Really, Cohen? Are you unaware that Russia invaded the Crimean district of Ukraine with 20,000 troops, despite there being no threat to ethnic Russians or to Russia itself? You do realize that existing national boundaries cannot simply be unilaterally revoked by armed force, without triggering the most terrible wars? Are you aware that Putinism's undemocratic, state-controlled media continues to broadcast the most outrageous lies and threats against the people of Ukraine, including sponsoring armed, violent thugs who are murdering Ukrainian citizens? Or that Putinism has criminalized Russia's internet, making dissent impossible? Or that Putin's puppet parliament authorized the use of Russian armed forces on the territory of Ukraine?

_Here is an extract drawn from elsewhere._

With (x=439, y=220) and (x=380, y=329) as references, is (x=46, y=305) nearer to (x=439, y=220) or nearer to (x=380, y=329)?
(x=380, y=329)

The job of historians is to weigh and evaluate objective evidence. All the objective evidence at our disposal suggests that Russian imperialism is as ugly, murderous and poisonous as any other imperialism on this planet. If Cohen has evidence to suggest otherwise, then by all means present it. Otherwise, his legitimation of the crimes of Russian imperialism is as despicable as the legitimation of the criminal US invasion of Iraq by US media pundits and Orientalist ideologues.